The practice of self-acceptance
Self-acceptance is something people do on a daily basis. Branden maintains that it helps us refuse to be in an adversarial relationship to ourselves. There are three levels to self-acceptance: a) being for oneself, i.e. never being in a state of self-rejecting; b) refusing to regard any part of oneself as alien, and c) being a friend to oneself.
The practice of self-responsibility
Branden sees self-responsibility as people achieving their desires, making their own choices, controlling their behavior with others, bringing consciousness to work, prioritizing their time, accepting the values by which they live, as well as raising their self-esteem. According to Branden, no one owes anybody the fulfillment of their wishes. Moreover, when a person takes responsibility for their own happiness, it places their life back to their own hands.
The practice of self-assertiveness
According to Branden, self-assertiveness indicates that one honors their wants, needs and values, and that they seek appropriate forms of their expression in reality. Self-assertive people never fake their personality simply to be liked by others. Nor do they avoid confrontation with those whose values differ from theirs. Also, self-assertive people remain authentic whatever the context may be: paying a compliment, remaining politely silent or refusing to approve of a bad joke. However, mindless rebellion is not self-assertiveness and nor is living up someone else’s expectations.
The practice of living purposefully
In order to understand if our life has purpose, we should be able to answer the following questions (among many others)
- What am I trying to achieve?
- How am I trying to achieve it?
- Why do I think these means are appropriate?
- Is there new information that I need to consider?
- Do my goals and purposes need to be rethought?
- Am I living at a high level of consciousness?
The practice of personal integrity
Integrity means congruence; it means that our words and behavior match. Therefore, if we want other to perceive us as trustworthy, we have to keep our word, walk our talk, follow through our commitments, and be consistent. Branden also writes about the principle of reciprocal causation, which occurs when “behaviors that generate good self-esteem are also expressions of good self-esteem”. So the more consciously we live, the more we trust our mind and respect our worth.
Self-esteem at school
Schools cannot provide solutions to all the problems in students’ lives, but they can make a considerable difference. Branden states that today’s world needs people who can think, innovate, originate and function self-responsibly. Furthermore, the world needs those who can remain individuals while working effectively in teams; who are confident of their powers and their ability to contribute. So building self-esteem should be integrated into school curricula for at least 2 reasons:
- to support young people in preserving with their studies; and not less importantly,
- to help them prepare for a world in which ‘the mind’ is everyone’s chief capital asset.

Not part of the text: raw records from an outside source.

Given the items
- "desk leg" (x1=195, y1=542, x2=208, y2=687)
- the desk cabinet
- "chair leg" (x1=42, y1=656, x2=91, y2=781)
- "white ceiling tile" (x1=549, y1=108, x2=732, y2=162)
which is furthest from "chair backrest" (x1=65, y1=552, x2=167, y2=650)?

Teachers, on the other hand, need to work on their self-esteem as well. For those with low self-esteem seem to be the unhappiest teachers there is. In fact, these teachers tend to regard others’ approval as the source of their self-worth. Also, they are highly likely to use their own approval or disapproval to manipulate students ito obedience and conformity. Branden therefore implies that “one of the greatest gifts a teacher can offer a student is the refusal to accept the student’s poor self-concept at face value”.
However, to give a child the experience of acceptance does not mean that we expect nothing from them. Quite the contrary, we should set up high expectations. When a teacher says “I am absolutely convinced you can master this subject, and I expect you to and will give you all the help you need”, then the student is likely to feel nurtured and inspired, Branden concludes.
Dan Sanchez , for example, argues that “this kind of mollycoddling has yielded a millennial generation full of emotionally fragile young adults who, in the workplace, expect praise and affirmation simply for showing up, and who can’t cope with (much less adapt to) constructive criticism.”
William Reville adds that “by protecting our children, we do them a double disservice. First, we insulate them from experiences that can facilitate growth and resilience. Second, by actively protecting them, we send them the message that they are not capable of coping on their own.”
A viable solution here seems to be differentiation – tailoring instruction to meet one’s individual needs.
Tim O’Brien and Dennis Guiney therefore suggest that young people need very knowledgeable and deliberate pacing to help them get to challenge and real accomplishment. They agree that too much help and artificial praise would make students weak and unable to face the challenge, but too little recognition would not work either.